Under many standard contract conditions, there is a provision permitting the contract administrator to initiate any variation to the works. It may be in the form of an addition, modification, or omission. This provision may permit the omission of works to an unlimited degree. If so, it allows the client or his agent to omit most of the works, agreed upon originally. Then the question arises whether it is possible legally, or law places any limit on what may be omitted.
Another important matter is, although the contract provisions empower the employer or the contract administrator to omit part of the work agreed originally, it does not give the right to omit with the object of giving omitted works to another contractor. For example, the employer cannot employ another contractor to do the omitted work at a lesser rate than in the original contract.
The correct practice would be to omit only when the employer does not expect to have the omitted work done at all.
Abbey Development v PP Brickwork (2003)
The claimant, Abbey Developments Limited engaged the defendant PP Brickwork Ltd as a labour-only subcontractor for brickwork and blockwork for the development of an estate of 69 houses.
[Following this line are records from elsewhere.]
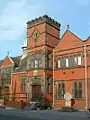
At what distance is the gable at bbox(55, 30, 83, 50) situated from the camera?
36.0 m

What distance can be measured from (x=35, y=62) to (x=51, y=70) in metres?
2.65

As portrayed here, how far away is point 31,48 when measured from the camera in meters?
41.1

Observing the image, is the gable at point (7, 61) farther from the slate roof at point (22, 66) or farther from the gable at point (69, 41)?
the gable at point (69, 41)

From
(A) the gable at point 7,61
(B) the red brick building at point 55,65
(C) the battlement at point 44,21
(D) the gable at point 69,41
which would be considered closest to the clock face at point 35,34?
(B) the red brick building at point 55,65

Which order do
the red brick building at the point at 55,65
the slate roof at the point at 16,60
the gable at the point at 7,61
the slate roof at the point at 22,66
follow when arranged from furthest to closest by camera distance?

The case was initiated to clarify whether the claimant was entitled to take away the remainder of the work which the defendant had agreed to carry out.
The claimant was invited to submit a tender by a letter of invitation dated 25th September 2000. Part of the invitation letter was as follows.
“For your information and guidance, we wish to advise the Site comprises of a total of 69 No. units and their respective Garages, and at present, it is envisaged that the construction program will last approximately 18 months.
“However, Abbey Developments Limited reserves the right to vary the number of units and the construction program without vitiating the Contract or giving rise to a claim from the sub-contractor.”
The letter of invitation further said;
“Abbey Developments Limited reserves the right to renegotiate rates or suspend the Contract and retender the works without vitiating the Contract or giving rise to any claim from the subcontractor.”
The tender was duly submitted on 6th November. It was for a sum of £484,000. It was accompanied by a tender summary, which the tenderer had been required by the claimant to complete. The prices for each of the house types and the numbers of the prospective house types were all set out, together with those for the various types of garage.
On 21 December 2000, the claimant sent its subcontract order to the defendant, which was accepted forming the contract.
The contract contained the usual standard provision for variations, including omissions, which would not vitiate the contract.
Some months later, after starting construction in 2001, the claimant had to write to the defendant complaining of various matters which is required to be put right.
And then, in October, the claimant wrote to the defendant saying that it was considering determining the defendant’s contract according to clauses 6 to 13 of the General Conditions because of failure to supply sufficient labour. That drew a reply from the defendant saying there had been labour. There was an answer to that saying they were merely considering it and not going to take the matter, at that stage, any further. And these continued, further complaining about health and safety matters. Ultimately, on 12th December, the claimant wrote complaining about insufficient supervision. It was also critical of the workmanship.
Due to the above reasons, finally, the claimant terminated the contract. Part of the termination letter was as follows.
“… I am informed by our Construction Department that still you are failing to provide labour in sufficient numbers and quality to maintain our build programme.
“Therefore, we must now inform you that we are limiting your works to those plots that you currently have under construction. Following the satisfactory completion of these plots, your contract will be determined in accordance with our standard terms and conditions.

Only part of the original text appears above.